**FRAGMENTO SELECCIONADO:**
Cuando hablamos de los buenos profesores nos referimos a todos aquellos que reúnen una serie de atributos deseables que normalmente se convierten en un listado de aspiraciones a veces inalcanzables: que sepa su materia, que sepa enseñar, que sea empático, que maneje grupos, que sea líder, que haga gestión, que sea tutor, que investigue, que sepa organizar, etc., etc., etc..
Y es que tradicionalmente se ha centrado el interés en la formación de los docentes desde las estrategias para enseñar, sin privilegiar la necesidad de las estrategias para aprender, sobre todo a partir de reconocer la variabilidad cognitiva de los sujetos, es decir que todos los individuos aprendemos de manera diferente.
Esto no quiere decir que se aprecie un antagonismo entre enseñar y aprender pues ambas son caras de una misma moneda, ambos procesos son correlativos, inseparables uno del otro, son causa y efecto probables; se sabe que muchos aprendizajes, quizá los más importantes, se obtienen de la vida sin que haya mediado ningún tipo de enseñanza.

**EJERCICIOS POR RESOLVER:**
[a] Según el fragmento, ¿por qué no hay antagonismo entre enseñar y aprender? Responde en una a tres oraciones.
[b] Responde con base en el fragmento:
(i) ¿En qué se ha centrado tradicionalmente la formación de los docentes?
(ii) ¿Qué implica reconocer la variabilidad cognitiva de los sujetos?
(iii) ¿De dónde se obtienen muchos aprendizajes sin que haya mediado ningún tipo de enseñanza?
[c] Cita del fragmento el pasaje comprendido entre "Y es que tradicionalmente" y "de manera diferente.", ambos incluidos.
Los ítems no intervienen en nada de esto.

**ÍTEMS EXTRAÍDOS:**

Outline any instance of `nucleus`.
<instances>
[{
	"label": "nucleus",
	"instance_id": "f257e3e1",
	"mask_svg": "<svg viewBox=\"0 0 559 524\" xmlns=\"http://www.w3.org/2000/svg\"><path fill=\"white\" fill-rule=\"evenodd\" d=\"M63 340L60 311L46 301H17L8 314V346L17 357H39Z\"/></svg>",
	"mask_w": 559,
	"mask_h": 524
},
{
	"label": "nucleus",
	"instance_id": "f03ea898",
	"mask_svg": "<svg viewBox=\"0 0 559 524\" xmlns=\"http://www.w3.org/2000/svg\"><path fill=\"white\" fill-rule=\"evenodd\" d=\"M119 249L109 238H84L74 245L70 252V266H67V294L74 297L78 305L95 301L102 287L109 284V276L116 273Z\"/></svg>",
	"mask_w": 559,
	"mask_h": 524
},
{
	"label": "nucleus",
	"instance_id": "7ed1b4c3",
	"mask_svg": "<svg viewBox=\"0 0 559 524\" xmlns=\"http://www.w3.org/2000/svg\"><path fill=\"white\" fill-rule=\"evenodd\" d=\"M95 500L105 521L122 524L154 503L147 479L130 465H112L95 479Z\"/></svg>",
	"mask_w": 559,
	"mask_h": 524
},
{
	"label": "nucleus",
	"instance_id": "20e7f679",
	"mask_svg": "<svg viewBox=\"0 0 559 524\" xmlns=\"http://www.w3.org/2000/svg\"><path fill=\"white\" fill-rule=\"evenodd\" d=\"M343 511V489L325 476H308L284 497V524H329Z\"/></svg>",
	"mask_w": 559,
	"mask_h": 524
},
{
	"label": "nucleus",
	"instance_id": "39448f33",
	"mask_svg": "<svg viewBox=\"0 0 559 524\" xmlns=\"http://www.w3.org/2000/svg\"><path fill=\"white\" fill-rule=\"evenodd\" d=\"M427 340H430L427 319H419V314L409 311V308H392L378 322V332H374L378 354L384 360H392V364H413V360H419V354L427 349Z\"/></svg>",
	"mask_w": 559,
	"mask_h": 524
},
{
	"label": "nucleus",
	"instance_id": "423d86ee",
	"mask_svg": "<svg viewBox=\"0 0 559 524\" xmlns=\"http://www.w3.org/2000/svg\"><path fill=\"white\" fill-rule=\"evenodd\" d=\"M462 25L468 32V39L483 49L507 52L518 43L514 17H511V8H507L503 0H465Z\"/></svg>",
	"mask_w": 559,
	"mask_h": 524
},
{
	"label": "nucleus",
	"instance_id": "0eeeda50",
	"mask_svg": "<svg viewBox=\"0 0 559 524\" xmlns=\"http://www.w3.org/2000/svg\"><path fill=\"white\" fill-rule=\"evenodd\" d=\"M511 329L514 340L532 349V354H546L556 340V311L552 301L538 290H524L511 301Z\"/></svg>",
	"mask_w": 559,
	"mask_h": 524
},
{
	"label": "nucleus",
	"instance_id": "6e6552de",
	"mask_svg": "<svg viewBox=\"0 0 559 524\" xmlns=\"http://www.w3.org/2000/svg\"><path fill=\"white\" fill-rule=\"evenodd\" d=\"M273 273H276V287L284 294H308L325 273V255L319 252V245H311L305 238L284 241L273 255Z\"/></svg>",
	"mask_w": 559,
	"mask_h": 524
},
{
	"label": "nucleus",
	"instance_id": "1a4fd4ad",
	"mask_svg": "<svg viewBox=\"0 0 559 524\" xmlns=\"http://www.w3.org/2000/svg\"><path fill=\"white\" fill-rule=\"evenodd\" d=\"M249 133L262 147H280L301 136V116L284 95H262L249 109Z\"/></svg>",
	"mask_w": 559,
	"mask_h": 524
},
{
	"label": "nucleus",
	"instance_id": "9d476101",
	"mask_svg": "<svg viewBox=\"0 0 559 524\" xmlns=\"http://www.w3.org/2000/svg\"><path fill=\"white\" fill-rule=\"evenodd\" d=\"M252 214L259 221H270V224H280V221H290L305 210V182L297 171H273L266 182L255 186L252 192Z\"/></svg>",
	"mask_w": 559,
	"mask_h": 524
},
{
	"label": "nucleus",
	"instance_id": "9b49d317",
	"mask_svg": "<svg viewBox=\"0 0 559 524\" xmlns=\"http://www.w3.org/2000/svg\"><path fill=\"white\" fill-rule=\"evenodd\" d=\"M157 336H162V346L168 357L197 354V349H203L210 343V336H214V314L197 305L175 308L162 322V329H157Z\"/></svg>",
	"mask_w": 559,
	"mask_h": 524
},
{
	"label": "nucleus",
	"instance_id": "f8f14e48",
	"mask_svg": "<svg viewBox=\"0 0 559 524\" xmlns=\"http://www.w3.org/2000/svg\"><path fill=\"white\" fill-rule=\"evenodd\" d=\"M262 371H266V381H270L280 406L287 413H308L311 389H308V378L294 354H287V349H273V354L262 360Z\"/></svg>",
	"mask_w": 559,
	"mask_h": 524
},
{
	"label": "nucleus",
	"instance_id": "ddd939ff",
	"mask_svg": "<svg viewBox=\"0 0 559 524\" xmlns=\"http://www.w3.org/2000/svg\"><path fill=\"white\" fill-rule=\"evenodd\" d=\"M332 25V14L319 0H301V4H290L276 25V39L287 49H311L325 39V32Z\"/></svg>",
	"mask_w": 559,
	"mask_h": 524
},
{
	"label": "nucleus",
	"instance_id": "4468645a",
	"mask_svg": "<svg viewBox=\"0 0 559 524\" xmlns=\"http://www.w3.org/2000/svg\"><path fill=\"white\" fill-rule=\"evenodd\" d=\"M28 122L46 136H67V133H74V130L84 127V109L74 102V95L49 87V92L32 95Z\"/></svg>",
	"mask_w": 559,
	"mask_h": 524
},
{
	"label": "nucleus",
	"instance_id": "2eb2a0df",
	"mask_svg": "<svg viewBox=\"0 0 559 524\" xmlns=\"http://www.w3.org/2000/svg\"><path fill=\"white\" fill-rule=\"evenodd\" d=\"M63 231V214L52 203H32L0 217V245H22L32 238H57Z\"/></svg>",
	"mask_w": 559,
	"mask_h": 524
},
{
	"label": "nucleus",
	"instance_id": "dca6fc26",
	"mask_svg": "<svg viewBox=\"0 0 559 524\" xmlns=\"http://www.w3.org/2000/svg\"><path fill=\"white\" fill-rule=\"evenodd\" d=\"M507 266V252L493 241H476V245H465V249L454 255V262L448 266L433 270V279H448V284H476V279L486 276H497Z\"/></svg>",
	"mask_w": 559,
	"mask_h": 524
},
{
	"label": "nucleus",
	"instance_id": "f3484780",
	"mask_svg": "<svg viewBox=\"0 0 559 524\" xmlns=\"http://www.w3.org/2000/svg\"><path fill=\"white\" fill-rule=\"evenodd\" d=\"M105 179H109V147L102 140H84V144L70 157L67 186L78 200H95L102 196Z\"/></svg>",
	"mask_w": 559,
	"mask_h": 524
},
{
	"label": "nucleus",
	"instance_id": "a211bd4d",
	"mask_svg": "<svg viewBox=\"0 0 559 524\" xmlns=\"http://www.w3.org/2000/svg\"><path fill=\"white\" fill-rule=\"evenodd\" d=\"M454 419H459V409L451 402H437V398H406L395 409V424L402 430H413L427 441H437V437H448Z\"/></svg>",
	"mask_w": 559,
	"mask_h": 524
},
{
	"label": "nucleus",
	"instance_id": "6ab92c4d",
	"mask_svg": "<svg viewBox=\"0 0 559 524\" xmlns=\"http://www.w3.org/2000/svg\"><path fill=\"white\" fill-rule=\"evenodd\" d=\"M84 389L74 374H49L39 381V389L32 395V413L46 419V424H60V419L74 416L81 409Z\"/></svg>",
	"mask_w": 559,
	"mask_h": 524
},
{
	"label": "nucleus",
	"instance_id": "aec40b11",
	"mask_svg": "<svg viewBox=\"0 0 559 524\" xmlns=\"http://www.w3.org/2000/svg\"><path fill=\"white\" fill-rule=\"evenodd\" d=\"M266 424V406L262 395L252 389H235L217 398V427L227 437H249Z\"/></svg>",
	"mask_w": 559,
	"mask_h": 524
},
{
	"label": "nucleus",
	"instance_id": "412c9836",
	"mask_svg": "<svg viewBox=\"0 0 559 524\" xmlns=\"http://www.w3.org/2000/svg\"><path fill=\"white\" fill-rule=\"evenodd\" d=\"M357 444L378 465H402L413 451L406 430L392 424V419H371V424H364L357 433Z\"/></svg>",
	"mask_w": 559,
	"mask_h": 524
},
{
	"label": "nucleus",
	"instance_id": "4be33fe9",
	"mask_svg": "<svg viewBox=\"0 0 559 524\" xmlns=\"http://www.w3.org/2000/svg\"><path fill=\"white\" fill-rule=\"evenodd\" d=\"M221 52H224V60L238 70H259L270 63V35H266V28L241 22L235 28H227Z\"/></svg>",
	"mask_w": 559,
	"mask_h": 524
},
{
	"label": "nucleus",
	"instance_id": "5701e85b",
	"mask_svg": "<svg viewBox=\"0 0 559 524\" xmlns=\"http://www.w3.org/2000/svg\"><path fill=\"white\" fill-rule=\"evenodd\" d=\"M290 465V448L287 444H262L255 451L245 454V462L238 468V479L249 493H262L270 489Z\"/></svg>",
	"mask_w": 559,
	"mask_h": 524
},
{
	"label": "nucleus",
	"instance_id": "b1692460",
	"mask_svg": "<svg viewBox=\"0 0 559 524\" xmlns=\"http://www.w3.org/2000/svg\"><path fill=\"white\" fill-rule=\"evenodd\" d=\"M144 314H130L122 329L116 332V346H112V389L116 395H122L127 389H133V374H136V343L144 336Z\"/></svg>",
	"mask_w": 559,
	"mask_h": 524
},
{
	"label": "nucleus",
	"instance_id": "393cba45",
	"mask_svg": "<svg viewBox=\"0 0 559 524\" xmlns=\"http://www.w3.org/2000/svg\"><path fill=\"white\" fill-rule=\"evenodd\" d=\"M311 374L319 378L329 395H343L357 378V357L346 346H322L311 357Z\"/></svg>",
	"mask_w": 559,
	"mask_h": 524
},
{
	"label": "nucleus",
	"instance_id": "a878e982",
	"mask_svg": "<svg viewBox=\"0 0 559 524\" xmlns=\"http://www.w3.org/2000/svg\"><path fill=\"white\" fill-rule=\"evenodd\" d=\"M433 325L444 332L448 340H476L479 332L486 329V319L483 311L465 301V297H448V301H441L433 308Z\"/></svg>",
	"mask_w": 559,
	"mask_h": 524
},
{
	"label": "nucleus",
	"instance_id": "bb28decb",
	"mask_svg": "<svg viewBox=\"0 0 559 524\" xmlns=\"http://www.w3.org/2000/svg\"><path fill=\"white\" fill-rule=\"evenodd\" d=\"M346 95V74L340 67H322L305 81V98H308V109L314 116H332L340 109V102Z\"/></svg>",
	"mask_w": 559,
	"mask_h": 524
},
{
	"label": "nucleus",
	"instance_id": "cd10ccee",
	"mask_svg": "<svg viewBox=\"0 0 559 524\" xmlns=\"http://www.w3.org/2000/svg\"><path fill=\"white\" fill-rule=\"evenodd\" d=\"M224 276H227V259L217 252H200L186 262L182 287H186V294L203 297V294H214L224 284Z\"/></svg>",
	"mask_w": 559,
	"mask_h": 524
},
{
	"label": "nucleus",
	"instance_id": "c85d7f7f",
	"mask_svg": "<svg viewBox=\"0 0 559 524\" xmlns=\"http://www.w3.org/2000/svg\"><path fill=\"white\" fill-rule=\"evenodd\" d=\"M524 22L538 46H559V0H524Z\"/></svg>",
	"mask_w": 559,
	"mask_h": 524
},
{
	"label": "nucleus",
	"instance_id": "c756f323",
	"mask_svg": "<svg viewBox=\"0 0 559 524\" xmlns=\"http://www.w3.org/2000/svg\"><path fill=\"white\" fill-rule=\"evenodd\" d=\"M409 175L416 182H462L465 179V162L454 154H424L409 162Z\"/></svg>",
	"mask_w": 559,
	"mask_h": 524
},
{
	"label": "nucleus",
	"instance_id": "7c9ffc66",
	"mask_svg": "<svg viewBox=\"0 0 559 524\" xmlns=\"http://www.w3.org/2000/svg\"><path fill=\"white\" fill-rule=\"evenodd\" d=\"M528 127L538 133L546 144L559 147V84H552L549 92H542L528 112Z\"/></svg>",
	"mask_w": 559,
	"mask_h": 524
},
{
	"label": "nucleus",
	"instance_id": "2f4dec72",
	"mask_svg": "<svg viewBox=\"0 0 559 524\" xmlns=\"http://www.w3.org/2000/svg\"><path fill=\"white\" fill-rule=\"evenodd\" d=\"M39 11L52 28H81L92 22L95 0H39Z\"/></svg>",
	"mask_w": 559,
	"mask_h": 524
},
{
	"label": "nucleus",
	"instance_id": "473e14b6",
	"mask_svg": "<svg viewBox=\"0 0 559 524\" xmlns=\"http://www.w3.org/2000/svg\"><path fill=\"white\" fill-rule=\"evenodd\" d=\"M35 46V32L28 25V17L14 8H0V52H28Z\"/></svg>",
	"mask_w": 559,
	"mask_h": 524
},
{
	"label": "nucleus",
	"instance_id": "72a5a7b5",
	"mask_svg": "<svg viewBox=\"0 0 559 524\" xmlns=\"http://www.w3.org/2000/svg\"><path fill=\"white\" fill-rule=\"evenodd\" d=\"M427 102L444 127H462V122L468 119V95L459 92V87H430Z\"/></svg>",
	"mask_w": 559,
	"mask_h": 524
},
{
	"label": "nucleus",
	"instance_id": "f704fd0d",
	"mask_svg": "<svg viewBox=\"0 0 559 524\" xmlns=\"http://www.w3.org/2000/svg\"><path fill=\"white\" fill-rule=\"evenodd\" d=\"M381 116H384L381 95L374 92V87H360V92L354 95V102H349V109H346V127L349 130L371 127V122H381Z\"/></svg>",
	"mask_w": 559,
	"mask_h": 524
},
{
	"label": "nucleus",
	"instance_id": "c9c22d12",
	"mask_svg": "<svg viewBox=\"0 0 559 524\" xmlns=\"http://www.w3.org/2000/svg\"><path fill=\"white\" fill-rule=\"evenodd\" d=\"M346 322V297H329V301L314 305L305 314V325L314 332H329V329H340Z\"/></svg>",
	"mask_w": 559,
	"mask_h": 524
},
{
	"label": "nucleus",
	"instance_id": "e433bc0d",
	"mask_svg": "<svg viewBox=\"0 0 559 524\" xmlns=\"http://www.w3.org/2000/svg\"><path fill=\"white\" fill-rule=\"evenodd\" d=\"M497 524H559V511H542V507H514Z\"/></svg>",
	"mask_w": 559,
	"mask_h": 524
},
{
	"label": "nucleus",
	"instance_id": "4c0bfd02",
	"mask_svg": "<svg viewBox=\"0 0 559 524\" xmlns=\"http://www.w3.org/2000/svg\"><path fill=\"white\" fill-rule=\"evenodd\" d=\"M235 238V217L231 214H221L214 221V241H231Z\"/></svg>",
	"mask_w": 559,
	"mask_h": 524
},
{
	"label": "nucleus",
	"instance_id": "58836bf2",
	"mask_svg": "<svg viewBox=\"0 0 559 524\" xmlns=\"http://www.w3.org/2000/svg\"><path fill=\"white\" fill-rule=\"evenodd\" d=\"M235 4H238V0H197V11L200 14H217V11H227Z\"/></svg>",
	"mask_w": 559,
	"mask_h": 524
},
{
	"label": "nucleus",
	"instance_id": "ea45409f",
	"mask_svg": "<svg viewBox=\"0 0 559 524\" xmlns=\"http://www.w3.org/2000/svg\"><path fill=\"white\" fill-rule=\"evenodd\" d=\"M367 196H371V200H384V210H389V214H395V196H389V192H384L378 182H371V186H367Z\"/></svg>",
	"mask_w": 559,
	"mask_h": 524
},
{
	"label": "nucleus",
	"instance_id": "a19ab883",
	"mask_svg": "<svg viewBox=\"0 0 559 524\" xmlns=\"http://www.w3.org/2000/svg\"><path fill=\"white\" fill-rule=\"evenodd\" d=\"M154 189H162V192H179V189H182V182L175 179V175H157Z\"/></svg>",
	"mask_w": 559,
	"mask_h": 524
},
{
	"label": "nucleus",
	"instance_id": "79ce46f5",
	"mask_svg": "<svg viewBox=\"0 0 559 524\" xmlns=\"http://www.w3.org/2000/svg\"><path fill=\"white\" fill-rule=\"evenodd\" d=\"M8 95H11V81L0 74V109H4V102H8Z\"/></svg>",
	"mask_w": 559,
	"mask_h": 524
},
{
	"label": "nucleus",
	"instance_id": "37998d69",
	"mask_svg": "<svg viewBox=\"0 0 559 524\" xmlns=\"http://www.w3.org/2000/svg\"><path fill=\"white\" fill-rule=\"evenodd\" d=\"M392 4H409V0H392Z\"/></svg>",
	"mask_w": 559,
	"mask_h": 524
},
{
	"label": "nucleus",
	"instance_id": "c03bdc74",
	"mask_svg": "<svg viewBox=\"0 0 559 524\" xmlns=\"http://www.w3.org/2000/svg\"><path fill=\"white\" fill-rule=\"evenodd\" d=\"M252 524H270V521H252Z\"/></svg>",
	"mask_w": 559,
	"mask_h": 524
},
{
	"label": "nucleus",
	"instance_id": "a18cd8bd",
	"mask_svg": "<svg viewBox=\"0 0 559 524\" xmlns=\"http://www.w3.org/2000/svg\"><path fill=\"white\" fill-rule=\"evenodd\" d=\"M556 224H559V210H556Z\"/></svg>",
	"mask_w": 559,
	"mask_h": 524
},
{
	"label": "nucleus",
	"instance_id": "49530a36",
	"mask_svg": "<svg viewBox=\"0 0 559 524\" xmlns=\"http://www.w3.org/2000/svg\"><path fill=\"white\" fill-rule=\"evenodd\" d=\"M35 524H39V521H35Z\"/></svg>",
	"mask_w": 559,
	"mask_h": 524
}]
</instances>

**LAS RESPUESTAS:**
[a] Porque enseñar y aprender son caras de una misma moneda. Son procesos correlativos, inseparables uno del otro, y son causa y efecto probables.

[b]
(i) En las estrategias para enseñar.
(ii) Que todos los individuos aprendemos de manera diferente.
(iii) De la vida.

[c]
Y es que tradicionalmente se ha centrado el interés en la formación de los docentes desde las estrategias para enseñar, sin privilegiar la necesidad de las estrategias para aprender, sobre todo a partir de reconocer la variabilidad cognitiva de los sujetos, es decir que todos los individuos aprendemos de manera diferente.